We can isolate usernames as follows:
SELECT element_at(split(useridentity.userName, ':'), -1)
requestparameters
requestparameters
is a JSON string that we can parse with the indispensable json_extract_scalar
, which uses a JSONPath expression to extract any JSON element as a string. json_extract_scalar(requestparameters, '$.bucketName')
pulls out the name of the parent S3 bucket. Similarly, we can isolate file names (object keys, really) with json_extract_scalar(requestparameters, '$.key')
.
But did they download anything?
This is where things get interesting. In the Quilt Catalog users can preview S3 objects (which results in a GetObject call but the data stay within AWS Lambda), or they can download S3 objects to disk. To distinguish preview from download we can examine sourceipaddress
and useragent
. If our downloading users all share a specific IP prefix, perhaps from our VPN, we can do something like this:
WHERE sourceipaddress LIKE '10.162.%'
Alternatively, we can filter out known AWS IPs to eliminate GetObject
calls from within the AWS cloud.
We can even determine exactly how many bytes were transferred out:
SELECT json_extract(additionaleventdata, '$.bytesTransferredOut')
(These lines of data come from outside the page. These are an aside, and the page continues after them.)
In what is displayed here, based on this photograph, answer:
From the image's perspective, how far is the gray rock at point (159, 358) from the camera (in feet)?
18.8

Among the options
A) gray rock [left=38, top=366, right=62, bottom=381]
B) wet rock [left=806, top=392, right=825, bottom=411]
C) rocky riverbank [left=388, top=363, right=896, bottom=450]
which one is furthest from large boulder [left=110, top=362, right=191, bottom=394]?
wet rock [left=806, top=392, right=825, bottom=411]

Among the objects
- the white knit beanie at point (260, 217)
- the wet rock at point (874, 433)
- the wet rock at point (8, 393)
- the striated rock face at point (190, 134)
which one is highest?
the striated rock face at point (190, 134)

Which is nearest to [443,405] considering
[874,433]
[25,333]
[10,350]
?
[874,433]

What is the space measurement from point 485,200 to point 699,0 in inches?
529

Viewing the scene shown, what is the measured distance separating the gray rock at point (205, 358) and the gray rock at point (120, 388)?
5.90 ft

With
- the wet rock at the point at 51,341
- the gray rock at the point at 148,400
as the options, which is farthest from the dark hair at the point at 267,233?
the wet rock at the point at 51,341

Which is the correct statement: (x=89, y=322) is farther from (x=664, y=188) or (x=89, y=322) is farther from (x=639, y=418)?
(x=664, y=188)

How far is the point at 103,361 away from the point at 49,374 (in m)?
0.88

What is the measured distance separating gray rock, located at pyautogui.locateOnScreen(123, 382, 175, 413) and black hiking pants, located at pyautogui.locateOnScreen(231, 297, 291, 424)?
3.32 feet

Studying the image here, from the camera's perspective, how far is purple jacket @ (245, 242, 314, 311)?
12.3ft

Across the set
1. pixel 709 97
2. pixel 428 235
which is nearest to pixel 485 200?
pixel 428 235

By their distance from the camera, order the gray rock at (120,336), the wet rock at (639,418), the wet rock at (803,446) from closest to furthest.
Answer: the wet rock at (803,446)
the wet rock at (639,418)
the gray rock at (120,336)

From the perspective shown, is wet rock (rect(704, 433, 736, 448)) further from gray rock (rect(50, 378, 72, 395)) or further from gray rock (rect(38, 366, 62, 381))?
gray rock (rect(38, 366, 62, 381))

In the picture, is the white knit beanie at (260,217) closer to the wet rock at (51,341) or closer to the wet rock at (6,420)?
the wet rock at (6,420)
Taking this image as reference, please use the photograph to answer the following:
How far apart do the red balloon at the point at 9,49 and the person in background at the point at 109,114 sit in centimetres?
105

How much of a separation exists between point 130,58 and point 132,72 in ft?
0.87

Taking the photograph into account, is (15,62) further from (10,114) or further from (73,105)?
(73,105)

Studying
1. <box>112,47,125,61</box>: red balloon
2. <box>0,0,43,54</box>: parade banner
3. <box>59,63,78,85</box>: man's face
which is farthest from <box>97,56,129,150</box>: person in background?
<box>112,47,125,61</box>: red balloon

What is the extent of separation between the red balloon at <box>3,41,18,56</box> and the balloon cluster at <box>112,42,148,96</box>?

FROM "YOUR_DB"."YOUR_TABLE"
WHERE CAST(json_extract(additionaleventdata, '$.bytesTransferredOut') AS INTEGER) > 0
Another clue as to “who downloaded this S3 object” can be found in the useragent
column. Notice that the quilt3
Python client and Quilt Catalog have distinct user agents.
"[Python-urllib/3.7]"
"[Mozilla/5.0 (Macintosh; Intel Mac OS X 10_15_7) AppleWebKit/537.36 (KHTML, like Gecko) Chrome/109.0.0.0 Safari/537.36]"
Conclusion
AWS Athena is a straightforward way to comb through CloudTrail logs for compliance and auditing purposes. The queries are not always performant because they often require large table scans. In a future article, we may examine partition projection to improve performance.